70 bin öğrenci cezaevinde
Resmi rakamlara göre, 70 bin öğrencinin cezaevinde bulunduğuna dikkat çeken Dağ, “Cezaevindeki bu öğrencilerin büyük bir bölümü devlet yurtlarında kalan ve burs alan öğrenciler. Bunlardan sadece bin öğrencinin devlet yurtlarında kaldığını ve burs aldığını var sayarsak, bakanlığın verdiği cevaplarının tatmin edici olmadığını görebiliriz” diye konuştu.
‘Sayın Bakan yurtları hiç ziyaret etmemiş’
Dağ, yurtlardaki yaşam koşullarına ilişkin Bakanlığın ‘Öğrencilerimizin ev konforunda yaşamalarını sağlıyoruz’ iddiasına ise, “Sanırım sayın Bakan yurtları hiç ziyaret etmemiş ya da görmemiş. ‘Ev ortamı’ diye nitelendirdiği yurt odalarında 6 öğrenci kalıyor. 6 kişinin sınav dönemine denk gelmesi durumunda çalışma ortamı sağlanamaz” dedi.
Bakanlığın verdiği yanıtta yine yurtlarda öğrenciler için sınırsız ve ücretsiz internet hizmeti sunulmasının yanı sıra ortak ders çalışma alanları, kantin, kafeterya gibi sosyal ortamlar sağlandığı ileri sürüldü. Dağ, bunlara dair de şunları söyledi:
“Kantinler öğrencileri sömürmekte. Çünkü verilen 500 lira burs ile bir öğrencinin kantini kullanması imkansız. Yurda yaklaşık 370 lira verildikten sonra geriye kalan para ile okumak zorunda kalıyor. Dolayısıyla kantin öğrencileri sömürmenin bir ayağı. Fiyatlar çok daha yüksek. Yurtlar şehir merkezlerinden uzak olduğu için öğrenciler kantine mahkûm kalıyor. Bakanlık kantinlerin fiyat listesini de yayınlasa ve kantinin ne kadar kötü olduğu kamuoyu tarafından görülebilse.”

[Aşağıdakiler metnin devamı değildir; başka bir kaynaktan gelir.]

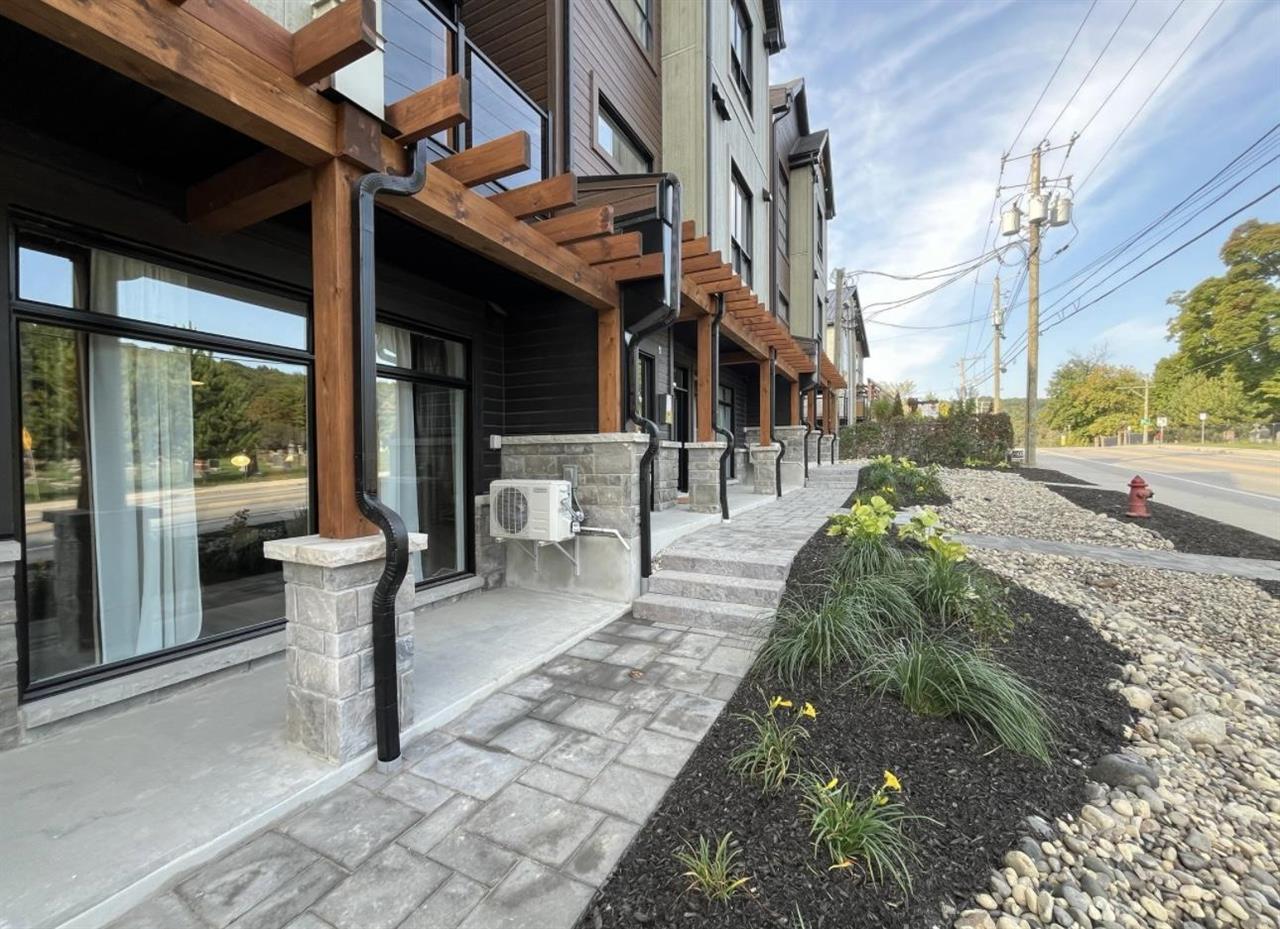 185 OC - 185 Chemin Old Chelsea, Chelsea | 2934153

Yılda 3 kez teftiş yapılmalı
Yine yurtların bakanlık tarafından 2 yılda bir teftiş edilmesinin yeterli olmadığını, bunun yaşanan sorunların aynı zamanda temel kaynağını oluşturduğunu ifade eden Dağ, yurtların yılda en az 3 kez teftiş edilmesi gerektiğini kaydetti.
Dağ, “Son yıllarda kız yurtlarında taciz ve istismar olaylarında artış görülüyor. Bunların nedenleri araştırılıyor mu? Taciz ve istismar olaylarının aydınlatılması adına hiçbir şey yapılmadı. Bir istismar olayı gerçekleştiğinde olağandışı bir teftiş gerçekleştiriliyor mu? Hayır. Bugün yurtlarda yaşanan istismar olaylarından dolayı öğrenciler okulu bırakmak zorunda kalıyor” dedi.